#### Passage to read

Thursday, October 9, 2014

corpora

Once again, this is a somewhat irrelevant post to my professed intention to focus on bestiaries... but I just finished writing a wee assignment for my Art History class that discusses depictions of the human form in classical and medieval art. ARTH 120 is a first year course and this was a small assignment so it is by no means a fourth-year level examination of the subject.
But I put in the time to write it and thought I might as well slap it on WPTL. 



For the sake of drawing a sharper contrast between ancient and medieval art, the most appropriate period to examine in antiquity is the fifth-century B.C. At this time in particular, the philosophical, political, and the artistic spheres of the ancient western world were inundated with new ideas that are very much manifest in various forms of artwork, especially sculpture. The Greeks of course are famous for the polis (civitas in Latin), or the city-state that was not ruled by one autonomous authority or governing body but by the citizens; hence the popular assertion that the Greeks founded the modern democratic system of government. These political developments combined with the philosophical teachings of Socrates and Plato, and the famous ancient Delphic maxim “Know Thyself”, all imply that the ancients cultivated a greater understanding of the man as individual. Art and sculpture, in turn, was moving in a different direction from its archaic motifs that often depicted the gods whose features were frozen in stolid, un-human stances. The human form became the new subject of an artistic movement centred on idealism. Mortal man was soon rendered in impeccable detail that is still breathtaking today but often betrays what is anatomically possible for the human body. The prowess of humanity was extolled in pieces such as Warrior from Riace the intricate details of which show the artist’s desire to create a stark, life-like image of the corporeal epitome of man.

########

# Aim of the task:
Please carry the essay on the human form in classical and medieval art forward from its last sentence. The material after this point is separate from the essay on the human form in classical and medieval art.

#### Data supplied

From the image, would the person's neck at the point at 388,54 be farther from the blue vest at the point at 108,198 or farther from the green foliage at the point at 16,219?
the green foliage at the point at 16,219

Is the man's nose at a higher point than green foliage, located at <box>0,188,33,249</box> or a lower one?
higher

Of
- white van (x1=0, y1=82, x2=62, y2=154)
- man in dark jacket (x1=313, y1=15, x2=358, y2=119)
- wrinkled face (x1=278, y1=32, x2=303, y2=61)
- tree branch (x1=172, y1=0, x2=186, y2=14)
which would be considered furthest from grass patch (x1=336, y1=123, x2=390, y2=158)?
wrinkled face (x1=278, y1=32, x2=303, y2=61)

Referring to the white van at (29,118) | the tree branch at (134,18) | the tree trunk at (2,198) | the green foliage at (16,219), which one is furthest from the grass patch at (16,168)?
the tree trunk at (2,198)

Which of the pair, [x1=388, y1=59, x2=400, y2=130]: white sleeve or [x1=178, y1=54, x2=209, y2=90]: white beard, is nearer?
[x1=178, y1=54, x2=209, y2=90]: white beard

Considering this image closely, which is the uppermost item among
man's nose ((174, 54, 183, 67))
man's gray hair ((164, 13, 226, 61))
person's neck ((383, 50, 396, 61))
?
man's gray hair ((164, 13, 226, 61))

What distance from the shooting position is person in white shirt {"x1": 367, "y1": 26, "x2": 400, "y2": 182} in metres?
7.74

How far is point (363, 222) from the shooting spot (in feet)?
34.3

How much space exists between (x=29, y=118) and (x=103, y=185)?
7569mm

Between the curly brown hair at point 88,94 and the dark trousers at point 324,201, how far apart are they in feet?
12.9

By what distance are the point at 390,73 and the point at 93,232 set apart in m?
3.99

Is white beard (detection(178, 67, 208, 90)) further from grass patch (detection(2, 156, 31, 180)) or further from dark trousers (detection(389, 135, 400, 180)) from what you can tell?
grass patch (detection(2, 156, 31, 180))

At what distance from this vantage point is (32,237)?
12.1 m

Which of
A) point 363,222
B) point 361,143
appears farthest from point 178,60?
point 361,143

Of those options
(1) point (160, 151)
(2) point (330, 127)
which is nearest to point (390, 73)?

########

# Solved problem:
 ~ dat ass
The curving axis of the statue’s features create an asymmetrical balance know as ‘contrapposto’ that properly emulates natural human posture.  If the warrior was a real man, however, the curvature of his spine is so deeply imbedded in his back that he would be unable to stand. Similarly, Myron’s Discobolis is an example of the desire to capture natural movement and notably in this case, the bodily movements of the virile gymnasium athlete.
Once again, the musculature here is exaggerated even though it would be physically impossible in real life for one to flex all of the muscles Myron has chiselled into the marble. Such was the extent Greek and Roman artists were willing to go to in order to demonstrate physical perfection in their work. This praise of the human form is also a reaction to the military successes of the Greeks during the Persian wars which influenced the cultural shift from a people that relied on the clemency of the gods, to a people reassured and confident in their own will and might. This confidence in humanity so evident in classical art provides an utter contrast to the treatment of the human figure in the art of the medieval era.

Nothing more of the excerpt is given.